Pour des projets hautement ambitieux, novateurs et atypiques
Les "ERC Advanced Grants" sont destinés à des chercheurs de haut niveau, à la réputation établie sur le plan international. Les projets sélectionnés sont particulièrement ambitieux, risqués et novateurs tant en ce qui concerne les approches méthodologiques que les résultats scientifiques attendus et l'impact potentiel sur la discipline concernée et au-delà.

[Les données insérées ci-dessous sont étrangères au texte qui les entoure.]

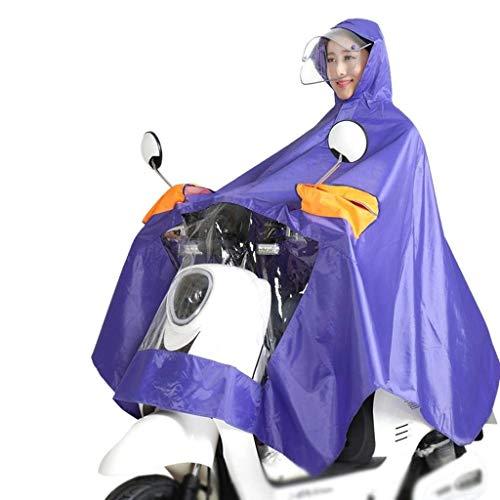 Mode Double Électrique Chapeau Dame Moto Battercake Unie Voiture Casual Couleur 5 Épaisse Poncho Extérieure Imperméable x05wSw1qHI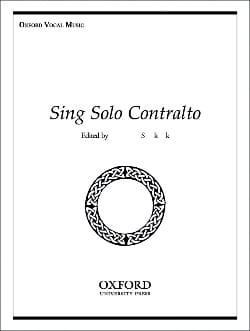 Sing Solo Contralto Partition Mélodies - laflutedepan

Projet du Prof. Gian-Paolo Dotto:
Skin, race and cancer: making sense of the genetics
Dissimilarities in the susceptibility of individuals of different races to cancer are still not fully understood. People of different racial origin have different predispositions to cancer of the skin. The incidence of all three types of skin cancer - deadly melanoma, basal cell carcinoma and squamous cell carcinoma - is substantially higher in Caucasians compared to East Asian and Black African people. While pigmentation can account for the different incidence, it does not explain the more aggressive behaviour of squamous cell carcinoma in Asian or Black African populations. Black Africans are also more susceptible to aggressive cancer of internal organs, for example the breast or prostate. The reasons for these differences in susceptibility are unclear. Dotto and colleagues will be looking closely at how genetic and epigenetic factors play a role in differences in racial susceptibility to squamous cell carcinoma, the most common form of malignant solid tumors in humans. While focusing on the skin cancer, what they learn will be likely relevant also to squamous cancer in other organs. The Advanced Grant from the European Research Council will support the work.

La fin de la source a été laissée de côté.